Collaboration dans un environnement virtuel 3D : influence de la distance à l'objet référencé et du 'view awareness' sur la résolution d'une tâche de 'grounding'


7. Conclusions

Nous l'avons évoqué dans l'introduction, concevoir un ECV nécessite de faire des choix de design afin de supporter au mieux la collaboration. Mais ces choix doivent pouvoir être justifiés, et la recherche que nous avons proposé tente d'apporter des évidences expérimentales pour ces justifications. En créant sur mesure un ECV 3D il nous a été possible de tester deux choix de design. L'ECV supporte une tâche de 'grounding', c'est-à-dire le processus par lequel des interlocuteurs construisent une base commune de connaissance. La tâche proposée aux collaborateurs implique de référencer un objet, et doit être considérée comme une fraction de collaboration, une action que des collaborateurs dans un espace de travail réel effectuent à de nombreuses reprises au cours du processus de collaboration. Mais cette action peut devenir problématique dans un ECV.

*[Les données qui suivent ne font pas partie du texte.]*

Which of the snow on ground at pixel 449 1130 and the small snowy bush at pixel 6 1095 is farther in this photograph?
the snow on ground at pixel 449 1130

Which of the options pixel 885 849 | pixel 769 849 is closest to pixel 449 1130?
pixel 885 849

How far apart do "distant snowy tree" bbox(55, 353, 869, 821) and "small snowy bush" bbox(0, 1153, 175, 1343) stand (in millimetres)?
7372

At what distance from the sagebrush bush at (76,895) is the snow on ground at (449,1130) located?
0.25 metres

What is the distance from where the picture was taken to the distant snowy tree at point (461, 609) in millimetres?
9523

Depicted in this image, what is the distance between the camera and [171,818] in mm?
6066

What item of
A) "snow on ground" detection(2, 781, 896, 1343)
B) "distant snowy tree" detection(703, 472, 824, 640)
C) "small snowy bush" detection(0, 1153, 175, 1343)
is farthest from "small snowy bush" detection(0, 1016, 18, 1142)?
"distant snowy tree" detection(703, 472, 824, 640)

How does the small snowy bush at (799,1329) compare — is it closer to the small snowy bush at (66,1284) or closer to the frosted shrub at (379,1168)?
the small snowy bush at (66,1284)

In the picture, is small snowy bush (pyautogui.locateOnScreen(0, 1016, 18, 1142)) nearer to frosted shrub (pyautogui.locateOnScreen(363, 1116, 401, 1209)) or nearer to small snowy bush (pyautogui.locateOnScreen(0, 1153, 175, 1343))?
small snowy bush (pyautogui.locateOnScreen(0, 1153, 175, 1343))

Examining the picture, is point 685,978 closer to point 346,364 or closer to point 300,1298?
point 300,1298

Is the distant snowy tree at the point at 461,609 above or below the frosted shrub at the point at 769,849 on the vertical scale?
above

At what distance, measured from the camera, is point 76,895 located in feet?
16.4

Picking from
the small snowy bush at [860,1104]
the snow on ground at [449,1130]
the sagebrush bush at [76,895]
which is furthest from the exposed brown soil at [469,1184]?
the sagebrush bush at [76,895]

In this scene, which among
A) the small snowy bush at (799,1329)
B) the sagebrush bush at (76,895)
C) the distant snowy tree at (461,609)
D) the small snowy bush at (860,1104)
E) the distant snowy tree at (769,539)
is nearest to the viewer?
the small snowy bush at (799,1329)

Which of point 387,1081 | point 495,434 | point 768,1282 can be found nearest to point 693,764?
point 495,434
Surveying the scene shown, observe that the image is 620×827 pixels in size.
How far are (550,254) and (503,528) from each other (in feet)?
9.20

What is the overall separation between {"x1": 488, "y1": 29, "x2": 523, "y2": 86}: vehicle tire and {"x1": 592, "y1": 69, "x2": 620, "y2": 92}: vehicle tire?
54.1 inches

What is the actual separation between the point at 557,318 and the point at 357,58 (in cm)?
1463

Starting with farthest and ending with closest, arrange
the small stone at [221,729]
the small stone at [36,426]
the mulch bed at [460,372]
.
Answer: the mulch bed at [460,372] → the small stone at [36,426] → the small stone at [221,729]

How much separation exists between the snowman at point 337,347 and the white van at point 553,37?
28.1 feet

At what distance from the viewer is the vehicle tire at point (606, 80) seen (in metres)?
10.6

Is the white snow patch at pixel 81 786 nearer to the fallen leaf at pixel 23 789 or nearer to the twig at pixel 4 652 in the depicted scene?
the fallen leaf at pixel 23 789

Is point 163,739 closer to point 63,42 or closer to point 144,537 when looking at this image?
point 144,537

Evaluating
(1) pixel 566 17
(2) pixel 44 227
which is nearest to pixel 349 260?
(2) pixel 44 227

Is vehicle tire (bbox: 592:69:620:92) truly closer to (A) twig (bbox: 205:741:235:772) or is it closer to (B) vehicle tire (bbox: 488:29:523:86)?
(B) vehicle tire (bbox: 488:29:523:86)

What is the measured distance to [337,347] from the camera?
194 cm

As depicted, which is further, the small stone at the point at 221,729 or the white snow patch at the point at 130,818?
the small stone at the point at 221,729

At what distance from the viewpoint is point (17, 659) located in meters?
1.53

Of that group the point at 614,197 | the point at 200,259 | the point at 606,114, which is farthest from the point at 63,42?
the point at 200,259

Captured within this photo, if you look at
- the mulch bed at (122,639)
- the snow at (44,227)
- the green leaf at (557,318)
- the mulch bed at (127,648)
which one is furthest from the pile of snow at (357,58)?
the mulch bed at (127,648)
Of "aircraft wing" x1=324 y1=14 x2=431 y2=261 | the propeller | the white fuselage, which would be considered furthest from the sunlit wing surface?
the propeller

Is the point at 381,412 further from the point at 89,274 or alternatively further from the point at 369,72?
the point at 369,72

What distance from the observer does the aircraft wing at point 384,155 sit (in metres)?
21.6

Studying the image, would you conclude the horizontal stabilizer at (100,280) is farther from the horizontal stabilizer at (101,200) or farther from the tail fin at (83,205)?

L'environnement 3D de notre recherche est construit sur un modèle spatial. Les sujets peuvent donc utiliser dans une certaine mesure leurs expériences quotidiennes de l'espace physique afin de se comporter et d'interpréter les comportements de leur partenaire dans l'espace virtuel. D'ailleurs, nous avons vérifié l'hypothèse selon laquelle la proximité en tant que propriété collaborative de l'espace (i.e. je suis près de là où j'agis) joue un rôle non négligeable dans la clarification du contexte de référenciation.

Lorsque plusieurs personnes collaborent dans un espace de travail réel, ils disposent de nombreuses informations à propos de leurs partenaires, facilitant le processus de collaboration. La médiatisation de la collaboration par les RV réduit de manière importante le nombres de ces informations. Mais selon l'optique des outils d'awareness (i.e. les 'awareness tools', abrégé 'AT') il est possible de fournir artificiellement des informations nécessaires aux collaborateurs. A travers notre recherche nous avons donc aussi tenté de mettre en évidence le rôle que joue la connaissance du champ de vision du partenaire dans la collaboration. En utilisant l'illumination d'objets nous avons matérialisé, i.e. rendu visible, ce champ de vision. Mais les résultats infirment l'hypothèse selon laquelle cet AT participe à la clarification du contexte de référenciation. L'AT utilisé pour rendre compte du champ de vision du partenaire, a été un choix un parmi d'autres. Nous aurions pu matérialiser le champ de vision en le délimitant par une matière transparente sur une certaine distance (une sorte de cône de vision). Nous aurions aussi pu représenter le point de vue du partenaire dans une petite fenêtre intégrée à l'ECV. Mais il nous a semblé intéressant d'intégrer l'AT directement à l'espace virtuel, en tant que propriété des objets de l'espace de travail.

Dans l'optique de la cognition distribuée, notre cadre de référence, les collaborateurs et l'ECV forment un système fonctionnel, dont il est possible d'étudier les caractéristiques de traitement de l'information. Dans ce sens la proximité aux objets et la matérialisation du champ de vision, représentent, stockent provisoirement et redistribuent de l'information à propos de l'état de l'exploration et des actions des partenaires au sein de la RV. Ces représentations sont alors traitées par les partenaires et conditionnent leurs comportements à venir. La cognition distribuée nous a permis de conceptualiser la situation expérimentale non pas comme impliquant deux utilisateurs communiquant par l'intermédiaire du canal de le RV, mais comme un système cognitif complexe et dynamique, modifiant sans cesse ses représentations internes afin de construire l'activité de collaboration dans la RV.